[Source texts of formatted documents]
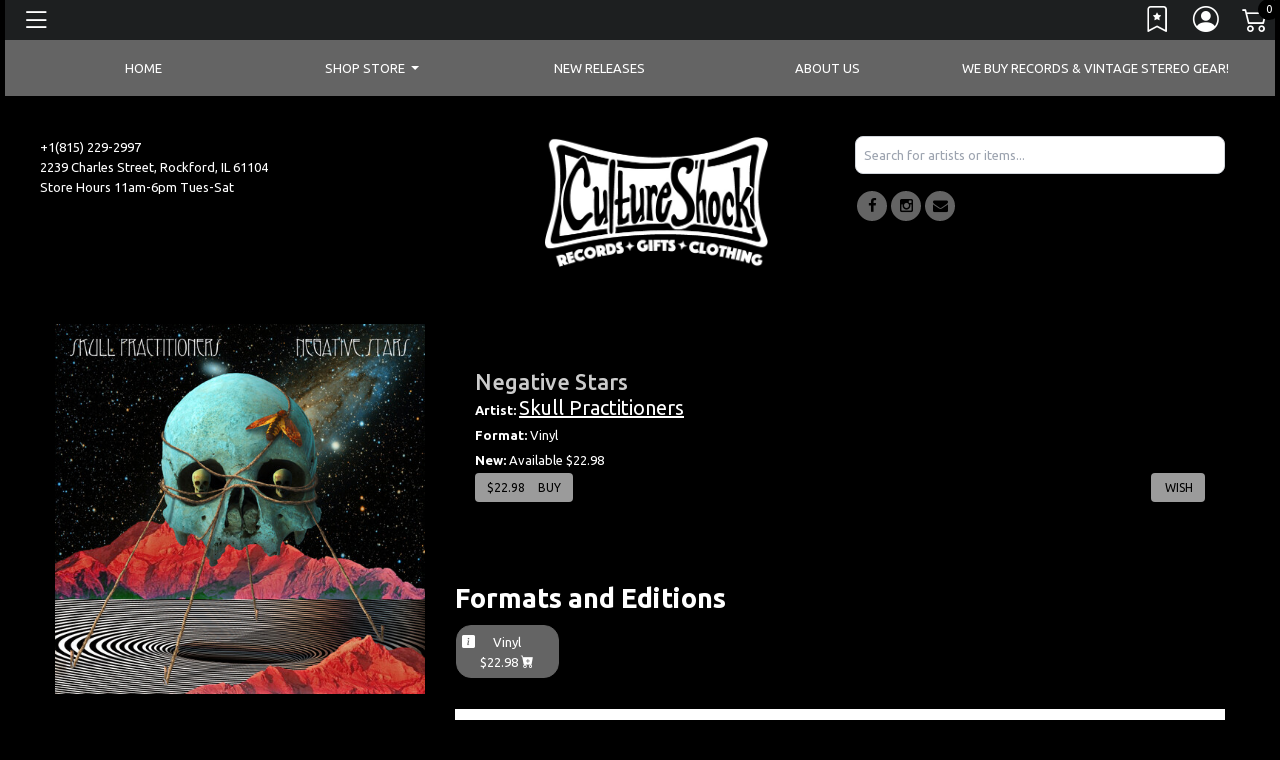

--- FILE ---
content_type: text/css
request_url: https://store.cultureshockshop.com/templates/Store/responsive2-2015/cultureshockshop.css
body_size: 5
content:
#checkout_form_target{
    background: white;
    padding: 5px;
}

#checkout_form_target h4{
    color: black;
}


--- FILE ---
content_type: text/css
request_url: https://store.cultureshockshop.com/templates/Store/responsive2-2015/css/dark-mode.css
body_size: 1341
content:
<style>
/* DARK MODE OVERRIDES */

body.dark-mode .artist a {
	color: #a8a8a8!important;
}
body.dark-mode #user_dialog h3 {
	color:black;
}
body.dark-mode .nav-item.danger,
body.dark-mode .format li:hover {
	background-color: #bfbfbf;
	border: 1pt solid #f1f1f1;
}
body.dark-mode .centerreleases, body.dark-mode .centerreleases h2 {
	background: black;
}

body.dark-mode .week{
	color: black!important
}
body.dark-mode #search_controls,
body.dark-mode #search_controls h2,
body.dark-mode #search_controls h3,
body.dark-mode #grid-results,
body.dark-mode #grid-results a,
body.dark-mode #list-results,
body.dark-mode #list-results a {
	color:black;
}
body.dark-mode .image img {
	background-color: black;

}
body.dark-mode .box .product-thumb .image {
	border: none;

EXERCISE OBJECTIVE
Return each line above where the word "templates" shows up.

TASK RESPONSE
request_url: https://store.cultureshockshop.com/templates/Store/responsive2-2015/cultureshockshop.css
request_url: https://store.cultureshockshop.com/templates/Store/responsive2-2015/css/dark-mode.css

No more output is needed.